Given the following graph:
The 2-hop subgraph with origin 0
looks like (sorting edges for readability):
[
[0, 1], [0, 2], [0, 3],
[1, 2], [1, 3], [1, 0],
[4, 1]
]
Even simpler, for node 5
: [[5, 4] [4, 1]]
To construct it quickly with Cypher:
CREATE (n0)<-[:FOLLOWS]-(n2)<-[:FOLLOWS]-(n0)-[:FOLLOWS]->()<-[:FOLLOWS]-(n2)-[:FOLLOWS]->()<-[:FOLLOWS]-(n0),
(n2)-[:FOLLOWS]->()-[:FOLLOWS]->()
MATCH (n) SET n:User
For now, k-hop jobs piggyback on GDS Read jobs until they get their own
messages, but the neo4j_arrow.py
client exposes a dedicated method to make it
easy:
from src.main.neo4j_arrow import neo4j_arrow as na
client = na.Neo4jArrow('neo4j', 'password', (HOST, 9999))
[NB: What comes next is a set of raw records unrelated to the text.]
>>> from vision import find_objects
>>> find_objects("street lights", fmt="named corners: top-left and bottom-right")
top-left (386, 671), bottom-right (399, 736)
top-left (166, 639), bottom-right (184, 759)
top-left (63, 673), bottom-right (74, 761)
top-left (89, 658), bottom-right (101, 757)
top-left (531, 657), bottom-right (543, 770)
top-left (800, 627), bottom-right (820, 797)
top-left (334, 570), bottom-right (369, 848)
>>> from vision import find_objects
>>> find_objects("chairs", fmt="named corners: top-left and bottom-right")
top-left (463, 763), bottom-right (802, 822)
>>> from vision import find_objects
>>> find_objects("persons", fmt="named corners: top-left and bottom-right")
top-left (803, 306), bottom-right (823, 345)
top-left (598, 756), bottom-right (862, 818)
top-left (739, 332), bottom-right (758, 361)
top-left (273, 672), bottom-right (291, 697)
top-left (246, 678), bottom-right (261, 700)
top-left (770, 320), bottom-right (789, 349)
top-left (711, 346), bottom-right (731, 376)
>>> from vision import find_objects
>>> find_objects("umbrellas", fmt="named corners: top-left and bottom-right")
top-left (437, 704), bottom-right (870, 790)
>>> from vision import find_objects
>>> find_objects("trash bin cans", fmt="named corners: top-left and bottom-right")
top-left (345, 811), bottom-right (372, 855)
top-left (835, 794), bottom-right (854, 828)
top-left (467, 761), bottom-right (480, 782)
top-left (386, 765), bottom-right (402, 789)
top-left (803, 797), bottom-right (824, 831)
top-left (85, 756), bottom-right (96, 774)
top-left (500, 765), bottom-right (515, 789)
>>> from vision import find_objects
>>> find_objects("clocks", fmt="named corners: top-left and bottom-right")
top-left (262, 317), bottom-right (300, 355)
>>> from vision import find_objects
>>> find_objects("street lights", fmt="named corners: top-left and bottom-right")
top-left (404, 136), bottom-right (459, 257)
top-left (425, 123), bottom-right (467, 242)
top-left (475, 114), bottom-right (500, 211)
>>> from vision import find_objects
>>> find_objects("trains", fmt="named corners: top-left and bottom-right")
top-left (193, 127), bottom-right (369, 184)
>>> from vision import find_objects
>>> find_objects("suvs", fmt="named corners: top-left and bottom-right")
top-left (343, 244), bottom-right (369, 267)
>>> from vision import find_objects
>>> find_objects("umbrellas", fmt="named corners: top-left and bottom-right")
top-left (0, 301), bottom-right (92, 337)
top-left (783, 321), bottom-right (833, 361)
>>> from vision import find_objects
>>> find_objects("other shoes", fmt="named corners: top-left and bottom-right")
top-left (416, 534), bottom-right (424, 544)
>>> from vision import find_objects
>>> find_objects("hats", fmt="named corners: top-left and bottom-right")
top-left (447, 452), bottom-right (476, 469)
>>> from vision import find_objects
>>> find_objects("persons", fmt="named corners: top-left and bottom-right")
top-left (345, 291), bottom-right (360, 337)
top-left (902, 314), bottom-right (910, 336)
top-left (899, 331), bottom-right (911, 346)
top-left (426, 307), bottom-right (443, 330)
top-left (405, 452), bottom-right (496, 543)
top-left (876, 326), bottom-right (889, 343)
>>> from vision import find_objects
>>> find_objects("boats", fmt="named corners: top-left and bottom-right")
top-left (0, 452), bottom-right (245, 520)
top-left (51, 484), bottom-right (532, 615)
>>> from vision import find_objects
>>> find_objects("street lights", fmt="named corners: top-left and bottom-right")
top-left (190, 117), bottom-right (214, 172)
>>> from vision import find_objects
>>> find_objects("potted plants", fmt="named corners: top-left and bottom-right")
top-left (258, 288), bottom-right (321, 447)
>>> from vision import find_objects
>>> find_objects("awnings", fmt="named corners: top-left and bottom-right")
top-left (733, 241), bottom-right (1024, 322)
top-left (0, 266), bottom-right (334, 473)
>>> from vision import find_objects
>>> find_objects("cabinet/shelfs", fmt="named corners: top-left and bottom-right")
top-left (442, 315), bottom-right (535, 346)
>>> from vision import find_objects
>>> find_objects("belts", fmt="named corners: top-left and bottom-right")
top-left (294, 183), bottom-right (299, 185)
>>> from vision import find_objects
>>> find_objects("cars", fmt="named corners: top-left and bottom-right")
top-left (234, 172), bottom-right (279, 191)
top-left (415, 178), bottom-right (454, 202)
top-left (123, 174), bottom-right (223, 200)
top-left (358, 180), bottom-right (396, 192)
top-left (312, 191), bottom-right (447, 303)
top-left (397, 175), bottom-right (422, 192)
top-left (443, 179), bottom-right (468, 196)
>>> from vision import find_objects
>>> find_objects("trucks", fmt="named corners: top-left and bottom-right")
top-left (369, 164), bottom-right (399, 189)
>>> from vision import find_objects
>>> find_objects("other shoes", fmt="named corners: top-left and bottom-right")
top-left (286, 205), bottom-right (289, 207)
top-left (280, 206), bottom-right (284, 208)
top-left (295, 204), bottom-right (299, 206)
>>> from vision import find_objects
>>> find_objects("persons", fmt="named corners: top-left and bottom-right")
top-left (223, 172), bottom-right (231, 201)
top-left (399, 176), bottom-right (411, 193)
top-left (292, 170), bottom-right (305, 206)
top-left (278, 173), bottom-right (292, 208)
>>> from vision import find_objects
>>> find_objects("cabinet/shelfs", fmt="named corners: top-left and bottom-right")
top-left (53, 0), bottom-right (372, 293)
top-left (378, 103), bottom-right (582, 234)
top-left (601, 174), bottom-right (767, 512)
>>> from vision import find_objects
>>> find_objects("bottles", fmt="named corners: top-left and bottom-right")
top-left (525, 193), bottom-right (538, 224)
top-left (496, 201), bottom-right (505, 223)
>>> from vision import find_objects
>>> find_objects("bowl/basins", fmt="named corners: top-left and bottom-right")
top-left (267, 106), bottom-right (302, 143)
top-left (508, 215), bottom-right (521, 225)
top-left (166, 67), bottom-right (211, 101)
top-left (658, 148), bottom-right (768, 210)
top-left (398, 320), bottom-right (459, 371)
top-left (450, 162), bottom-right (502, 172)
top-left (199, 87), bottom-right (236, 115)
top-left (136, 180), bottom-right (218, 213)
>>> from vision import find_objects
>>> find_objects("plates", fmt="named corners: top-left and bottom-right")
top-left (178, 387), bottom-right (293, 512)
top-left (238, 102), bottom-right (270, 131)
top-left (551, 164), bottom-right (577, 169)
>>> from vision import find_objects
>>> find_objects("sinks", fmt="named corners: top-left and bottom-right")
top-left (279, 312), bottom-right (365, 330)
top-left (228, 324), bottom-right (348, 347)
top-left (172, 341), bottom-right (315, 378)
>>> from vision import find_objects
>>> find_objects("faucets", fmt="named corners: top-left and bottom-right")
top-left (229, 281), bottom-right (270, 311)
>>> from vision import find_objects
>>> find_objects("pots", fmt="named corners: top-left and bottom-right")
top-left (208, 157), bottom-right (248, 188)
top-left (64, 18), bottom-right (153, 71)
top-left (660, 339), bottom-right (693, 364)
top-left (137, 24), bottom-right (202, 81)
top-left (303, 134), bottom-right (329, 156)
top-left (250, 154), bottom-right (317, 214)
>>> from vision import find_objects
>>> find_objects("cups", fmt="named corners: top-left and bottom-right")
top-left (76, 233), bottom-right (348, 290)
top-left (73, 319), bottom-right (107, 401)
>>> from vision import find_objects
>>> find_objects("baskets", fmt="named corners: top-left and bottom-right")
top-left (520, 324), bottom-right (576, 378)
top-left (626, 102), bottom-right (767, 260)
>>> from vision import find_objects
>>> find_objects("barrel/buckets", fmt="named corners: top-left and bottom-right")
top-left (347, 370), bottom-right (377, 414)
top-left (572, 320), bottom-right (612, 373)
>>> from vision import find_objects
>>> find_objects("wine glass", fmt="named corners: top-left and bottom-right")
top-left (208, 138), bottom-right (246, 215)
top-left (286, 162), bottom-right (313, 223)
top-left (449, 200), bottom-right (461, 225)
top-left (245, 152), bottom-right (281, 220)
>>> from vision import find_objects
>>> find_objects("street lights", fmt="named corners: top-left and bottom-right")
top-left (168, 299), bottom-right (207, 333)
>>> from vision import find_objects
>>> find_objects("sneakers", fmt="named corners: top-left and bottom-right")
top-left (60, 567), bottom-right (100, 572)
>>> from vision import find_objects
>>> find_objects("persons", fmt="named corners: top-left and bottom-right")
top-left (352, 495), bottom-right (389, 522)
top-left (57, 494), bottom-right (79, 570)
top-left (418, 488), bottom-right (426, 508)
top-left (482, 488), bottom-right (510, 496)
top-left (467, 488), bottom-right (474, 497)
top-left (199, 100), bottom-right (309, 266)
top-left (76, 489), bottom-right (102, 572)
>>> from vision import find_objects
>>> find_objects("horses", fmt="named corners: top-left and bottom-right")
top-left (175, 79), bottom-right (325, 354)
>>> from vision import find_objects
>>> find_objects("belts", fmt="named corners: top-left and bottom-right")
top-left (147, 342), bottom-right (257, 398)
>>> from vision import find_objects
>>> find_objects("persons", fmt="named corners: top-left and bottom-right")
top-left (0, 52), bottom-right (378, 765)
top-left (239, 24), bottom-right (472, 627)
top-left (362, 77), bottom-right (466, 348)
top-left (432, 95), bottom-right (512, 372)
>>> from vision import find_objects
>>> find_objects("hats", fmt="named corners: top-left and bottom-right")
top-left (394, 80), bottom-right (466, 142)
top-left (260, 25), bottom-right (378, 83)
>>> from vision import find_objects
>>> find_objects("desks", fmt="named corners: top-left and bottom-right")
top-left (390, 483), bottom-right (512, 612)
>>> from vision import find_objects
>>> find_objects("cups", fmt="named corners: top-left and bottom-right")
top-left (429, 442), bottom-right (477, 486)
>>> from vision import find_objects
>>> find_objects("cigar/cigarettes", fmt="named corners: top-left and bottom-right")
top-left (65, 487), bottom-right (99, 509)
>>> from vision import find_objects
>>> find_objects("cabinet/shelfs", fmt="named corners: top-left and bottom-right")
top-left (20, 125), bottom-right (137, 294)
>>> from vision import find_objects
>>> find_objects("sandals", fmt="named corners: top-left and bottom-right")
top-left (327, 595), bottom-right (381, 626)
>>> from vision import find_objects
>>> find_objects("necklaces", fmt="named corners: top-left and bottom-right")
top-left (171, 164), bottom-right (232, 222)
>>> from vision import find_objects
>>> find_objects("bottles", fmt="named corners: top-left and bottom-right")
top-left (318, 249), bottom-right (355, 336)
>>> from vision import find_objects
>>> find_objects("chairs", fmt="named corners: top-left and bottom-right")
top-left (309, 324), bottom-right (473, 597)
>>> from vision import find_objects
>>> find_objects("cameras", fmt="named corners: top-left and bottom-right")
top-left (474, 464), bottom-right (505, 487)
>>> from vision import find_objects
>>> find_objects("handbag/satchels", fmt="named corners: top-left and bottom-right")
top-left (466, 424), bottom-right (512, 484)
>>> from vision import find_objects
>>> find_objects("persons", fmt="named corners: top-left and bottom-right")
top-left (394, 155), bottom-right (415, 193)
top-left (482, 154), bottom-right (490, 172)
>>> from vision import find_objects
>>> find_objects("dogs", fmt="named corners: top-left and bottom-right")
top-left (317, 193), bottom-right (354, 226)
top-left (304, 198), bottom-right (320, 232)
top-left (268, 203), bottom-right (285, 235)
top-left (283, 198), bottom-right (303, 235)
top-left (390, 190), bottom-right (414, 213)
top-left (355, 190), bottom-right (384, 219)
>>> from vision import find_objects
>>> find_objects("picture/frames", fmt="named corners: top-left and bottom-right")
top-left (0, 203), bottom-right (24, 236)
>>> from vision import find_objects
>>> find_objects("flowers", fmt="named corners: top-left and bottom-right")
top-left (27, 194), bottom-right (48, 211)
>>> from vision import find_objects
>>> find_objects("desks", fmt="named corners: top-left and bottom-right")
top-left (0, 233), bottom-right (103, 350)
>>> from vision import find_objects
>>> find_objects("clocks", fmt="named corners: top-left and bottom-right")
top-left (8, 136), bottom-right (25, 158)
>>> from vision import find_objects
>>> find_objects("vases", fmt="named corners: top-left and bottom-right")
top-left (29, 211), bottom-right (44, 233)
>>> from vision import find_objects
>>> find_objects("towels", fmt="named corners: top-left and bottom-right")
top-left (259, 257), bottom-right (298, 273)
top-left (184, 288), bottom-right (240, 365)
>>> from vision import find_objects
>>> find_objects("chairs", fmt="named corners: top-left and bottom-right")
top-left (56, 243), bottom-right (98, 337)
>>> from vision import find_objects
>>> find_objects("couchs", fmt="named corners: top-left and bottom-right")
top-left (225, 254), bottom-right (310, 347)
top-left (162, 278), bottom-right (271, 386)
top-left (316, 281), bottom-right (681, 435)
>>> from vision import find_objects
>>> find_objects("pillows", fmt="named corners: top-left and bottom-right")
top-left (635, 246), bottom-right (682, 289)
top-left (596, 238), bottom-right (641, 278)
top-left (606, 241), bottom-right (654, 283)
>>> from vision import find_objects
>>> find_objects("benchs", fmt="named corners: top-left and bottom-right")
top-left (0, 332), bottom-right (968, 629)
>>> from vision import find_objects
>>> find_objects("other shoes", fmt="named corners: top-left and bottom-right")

ticket = client.khop('mygraph')
Let's walk through using the above sample graph!
We need a relationship property available, but it technically doesn't need to even exist. Assuming you have Neo4j 4.3 or newer, just create an index like so:
CREATE INDEX FOR ()-[r:FOLLOWS]->() ON (r._type_);
See the section towards the bottom, Edge Packing, for how this encoded value is used.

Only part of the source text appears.